しかし、彼が「肉の罪から解放する神の完全な備え」を見出すならば
彼は罪深い生活から免(まぬかれ)ることは十分可能です。
その時点に至り 彼の生活は 魂が肉体を支配する生活に達した
と言えるのです。なぜなら彼の魂は彼の肉から切り離されたからです。
(注:しかし このすばらしい神の恵みによる霊的な勝利が 彼を
高ぶらせ、それが彼をして次の更に高い段階へと進むのを妨げることが
ないわけではありません。人は本当に難しいものです。)
所がここに問題があります。それは 彼の魂は 依然として「最も権威
(けんい)を持つべき人の霊」を押さえつけ、魂が霊にからみつき、
聖霊でさえ 魂の抑圧のもとに服させられていると言う事実です。従って
彼はどうしても「魂の命」によって生きる自己本位な生活をしてしまう
ことは免(まぬが)れません。
彼は実際には 自分の霊がどこにあるかさえ分からないでしょう。
何故なら、彼の霊はまだ魂から切り離されていないからです。
(霊が魂から切り離されるのはただ 十字架と神のことばによる以外
他に方法はないようです。)
にもかかわらず その生活は人の目には十分立派な生活に映(うつ)る
でしょう。また ことによっては一定期間 人前で「霊的な人」を
演(えん)ずることさえ可能かも知れません。

作業内容 | 魂と霊の関係を論じた本文を、最後の文の後から書き進めてください。 次に示す行は、本文とは別の資料です。

提供データ |
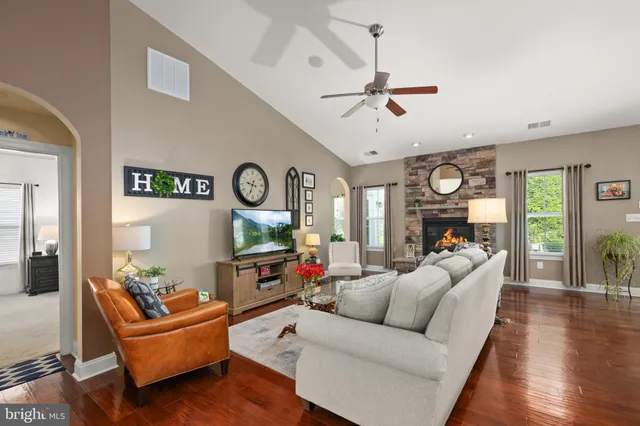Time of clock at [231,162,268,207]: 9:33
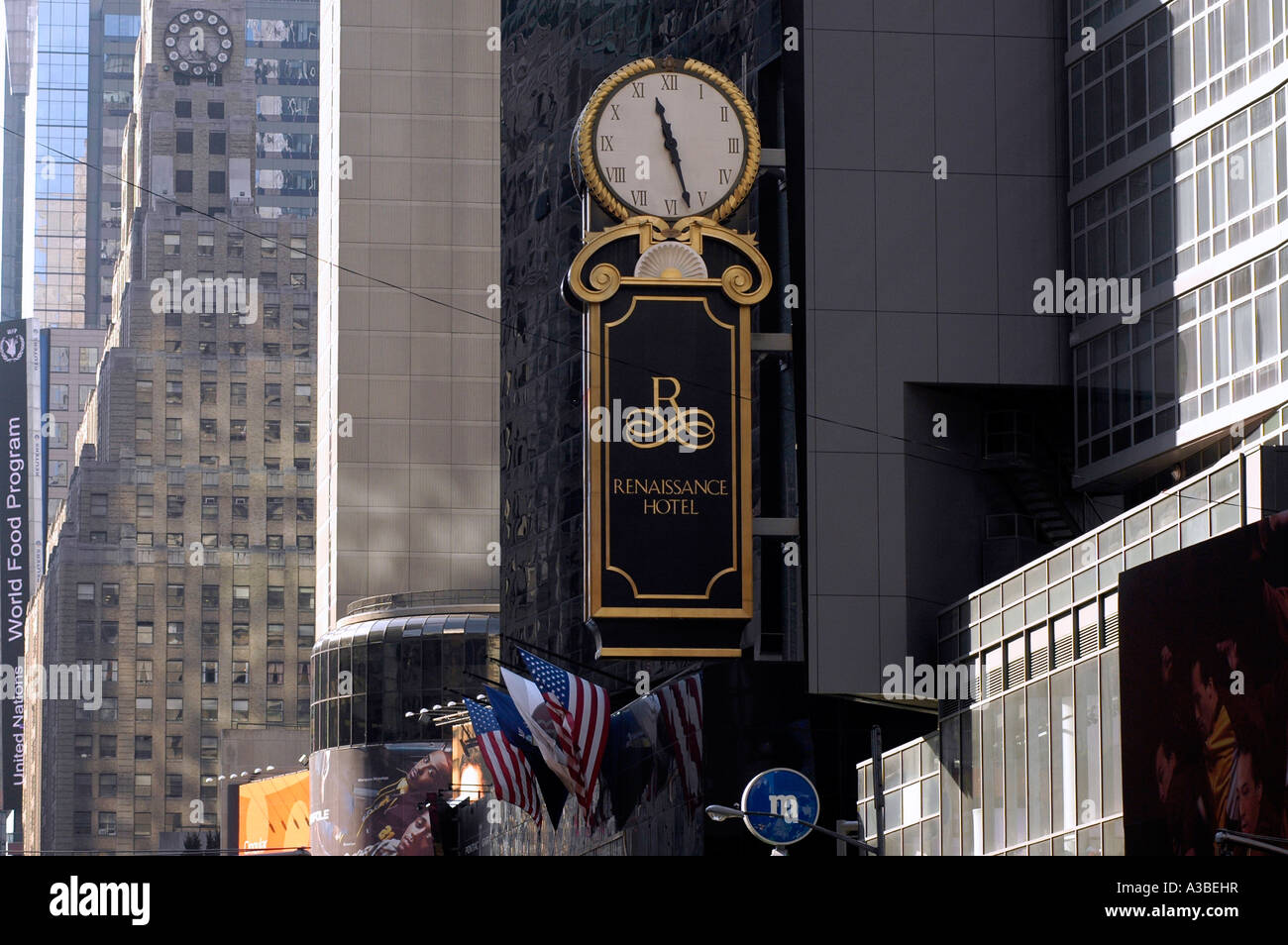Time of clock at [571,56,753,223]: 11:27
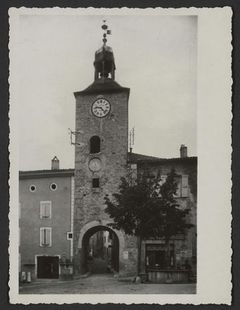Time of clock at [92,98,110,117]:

解答 |
しかし彼は事実として完全に「魂的な人」です。(Ⅰコリント2の14
原語)その生活は本当の所 自分にさえ真の満足を与えることが
出来ません。更に何と 彼のすること なすことの殆(ほとん)どが
神の敵の地位に立つことは避(さ)けられません。なぜなら、
彼の自己、魂は聖霊をも抑圧(よくあつ)し本来「神が座るべき座」に
自分をすえているからです。
しかし もしも幸いに この大変な事態(じたい)に彼が気付くならば、
すなわち 自己、魂の命こそが諸悪(しょあく)の根源(こんげん)である
ことに気が付くならば、彼は「自分の命から解放される生活」にあこがれ、
自分の命を無にすることを願い、そのようにして「自分との戦い」の生活に
入ることでしょう。「自分自身の魂の命までも憎むのでなければ、
私の弟子であることは出来ない。」(ルカ14の26~27原文)
なぜ彼は自分の魂を憎むのでしょう。それは「彼そのもの」「彼の魂の命」
が聖霊(最も身近な神)をさえ圧迫 抑圧(よくあつ)しているという
深刻(しんこく)な現状を彼は 神からの光の中でその時 初めて
見出すことが出来るからです。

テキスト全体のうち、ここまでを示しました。